Problem statement: The full set of entries below, restated word for word and stripped of images, is the expected result.

Short web captions
┄┄┄┄┄┄┄┄┄┄┄┄┄┄┄┄┄┄┄┄
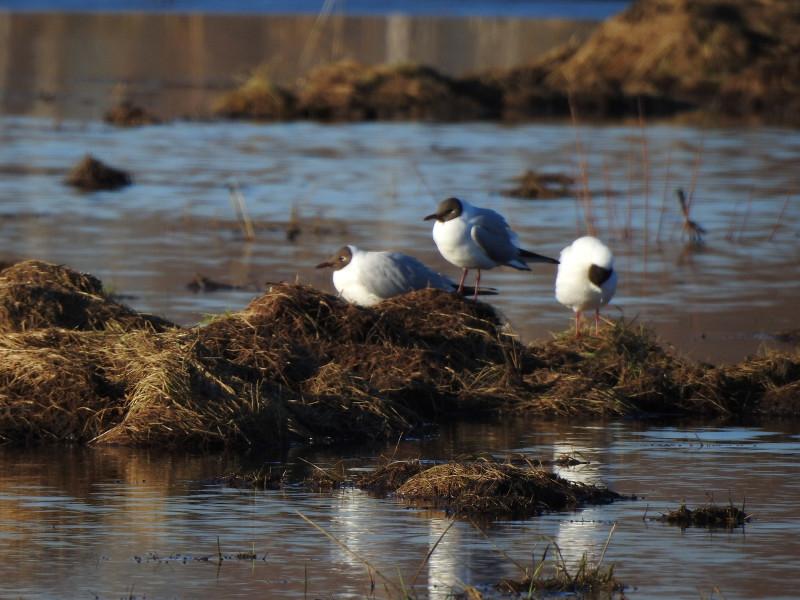 Озерные чайки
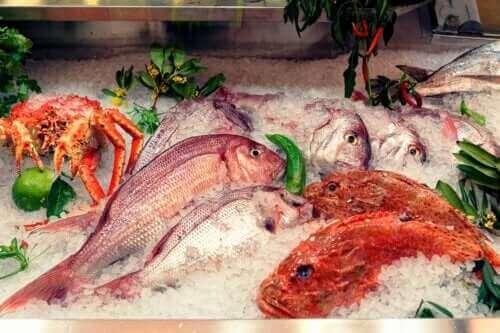 Balıktaki Cıva ve Etkileri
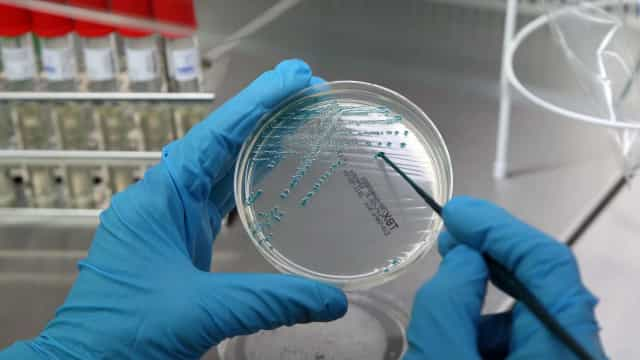 Champalimaud junta-se a vinte laboratórios para estudar cérebro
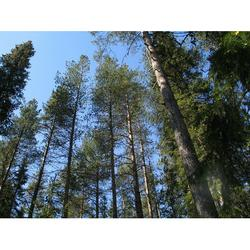 Timber Forest Pine Trees Pine Forest-12 Inch BY 18 Inch Laminated Poster With Bright Colors And Vivid Imagery-Fits Perfectly In Many Attractive Frames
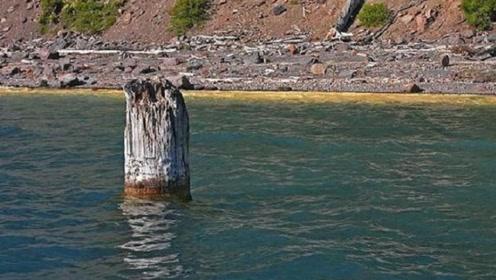 """世上最""""神奇""""的木头:垂直水中漂浮120年,据说还能控制天气"""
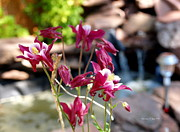 Garden Scene Digital Art Posters - Waterfall and Columbine I - Pride of Colorado Poster by Christine S Zipps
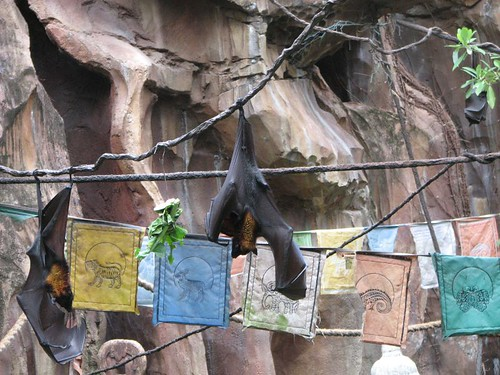 Bats at Disney's Animal Kingdom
┄┄┄┄┄┄┄┄┄┄┄┄┄┄┄┄┄┄┄┄
Answer to this task:
 Озерные чайки
 Balıktaki Cıva ve Etkileri
 Champalimaud junta-se a vinte laboratórios para estudar cérebro
 Timber Forest Pine Trees Pine Forest-12 Inch BY 18 Inch Laminated Poster With Bright Colors And Vivid Imagery-Fits Perfectly In Many Attractive Frames
 """世上最""""神奇""""的木头:垂直水中漂浮120年,据说还能控制天气"""
 Garden Scene Digital Art Posters - Waterfall and Columbine I - Pride of Colorado Poster by Christine S Zipps
 Bats at Disney's Animal Kingdom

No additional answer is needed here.